An atom of the Eternal whose own smile
Enfolds itself, and may be felt, not seen,
O’er the grey rocks, blue waves, and forests green.

(Epipsychidion)

Combining this belief with his doctrine of Life-in-Death, Shelley declared that after death the soul awakes to a consciousness of its native dignity and dwells in an everlasting union of love and bliss with the eternal God:

The pure spirit shall flow

to the burning fountain whence it came,
A portion of the Eternal, which must glow
Through time and change, unquenchably the same.

(Adonais)

Shelley therefore asserted with jubilant enthusiasm that, disburdened of its corporeal frame, the soul of Keats was merged in the glory of the Divine:

He is made one with Nature.

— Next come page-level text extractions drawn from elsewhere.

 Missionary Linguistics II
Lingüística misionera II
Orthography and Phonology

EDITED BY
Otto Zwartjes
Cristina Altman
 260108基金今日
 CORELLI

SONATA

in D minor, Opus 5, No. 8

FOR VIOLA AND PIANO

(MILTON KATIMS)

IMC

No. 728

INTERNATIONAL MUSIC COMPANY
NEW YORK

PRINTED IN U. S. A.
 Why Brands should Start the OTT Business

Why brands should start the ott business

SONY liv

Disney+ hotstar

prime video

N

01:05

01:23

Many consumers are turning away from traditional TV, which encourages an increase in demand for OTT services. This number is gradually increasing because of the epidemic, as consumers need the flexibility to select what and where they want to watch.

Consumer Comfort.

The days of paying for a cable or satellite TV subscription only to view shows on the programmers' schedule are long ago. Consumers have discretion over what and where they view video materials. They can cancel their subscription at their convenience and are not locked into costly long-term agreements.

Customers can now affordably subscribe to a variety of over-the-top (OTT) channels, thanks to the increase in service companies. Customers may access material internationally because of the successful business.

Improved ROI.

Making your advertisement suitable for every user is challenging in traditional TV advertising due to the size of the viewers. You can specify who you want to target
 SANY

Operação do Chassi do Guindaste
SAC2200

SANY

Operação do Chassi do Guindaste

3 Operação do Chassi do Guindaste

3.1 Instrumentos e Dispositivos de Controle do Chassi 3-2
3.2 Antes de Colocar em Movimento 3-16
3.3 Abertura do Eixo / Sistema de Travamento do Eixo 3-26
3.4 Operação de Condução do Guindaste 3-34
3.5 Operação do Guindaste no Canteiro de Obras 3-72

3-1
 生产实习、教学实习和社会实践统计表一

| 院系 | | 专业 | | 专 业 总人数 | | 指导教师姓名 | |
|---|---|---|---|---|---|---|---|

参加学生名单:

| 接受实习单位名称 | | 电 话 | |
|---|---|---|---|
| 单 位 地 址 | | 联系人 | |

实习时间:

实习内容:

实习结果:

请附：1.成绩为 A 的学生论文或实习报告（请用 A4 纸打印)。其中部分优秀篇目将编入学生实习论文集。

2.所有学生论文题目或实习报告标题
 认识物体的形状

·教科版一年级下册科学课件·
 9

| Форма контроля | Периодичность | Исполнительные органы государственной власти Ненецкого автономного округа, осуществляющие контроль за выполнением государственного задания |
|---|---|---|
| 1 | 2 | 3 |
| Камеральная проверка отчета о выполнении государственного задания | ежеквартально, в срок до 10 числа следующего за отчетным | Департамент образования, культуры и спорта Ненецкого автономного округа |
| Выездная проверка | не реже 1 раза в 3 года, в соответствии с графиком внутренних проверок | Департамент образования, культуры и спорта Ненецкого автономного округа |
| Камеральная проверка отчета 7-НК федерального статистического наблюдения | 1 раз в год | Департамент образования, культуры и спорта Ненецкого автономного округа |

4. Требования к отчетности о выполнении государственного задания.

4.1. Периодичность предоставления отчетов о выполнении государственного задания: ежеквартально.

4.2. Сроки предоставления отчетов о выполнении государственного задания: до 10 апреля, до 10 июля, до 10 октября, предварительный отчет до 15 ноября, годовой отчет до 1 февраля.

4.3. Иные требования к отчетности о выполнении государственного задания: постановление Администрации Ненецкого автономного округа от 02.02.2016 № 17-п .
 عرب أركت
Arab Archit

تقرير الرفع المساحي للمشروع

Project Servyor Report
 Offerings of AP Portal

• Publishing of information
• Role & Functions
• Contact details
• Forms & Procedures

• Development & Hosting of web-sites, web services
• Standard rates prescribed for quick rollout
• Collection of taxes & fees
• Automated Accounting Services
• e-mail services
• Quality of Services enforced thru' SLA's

There is heard
His voice in all her music. ……………..
………………………………………….
He is a presence to be felt and known
In darkness and in light, from herb and stone,
Spreading itself to where’er that Power may move
Which has withdrawn his being to its own.

(Adonais)

Indeed, so strong was Shelley’s faith in the high destiny of man to partake in the Being of God that he claimed that he himself would realise the consummation designed for all the world:

That sustaining Love
Which, through the web of being blindly wove
By man and beast and earth and air and sea,
Burns bright or dim, as each are mirrors of
The fire for which all thirst, now beams on me,
Consuming the last clouds of mortality.

(Adonais)

The Adonais was published in July 1821. The fire that Shelley referred to in the above lines took him to its abode in July 1822.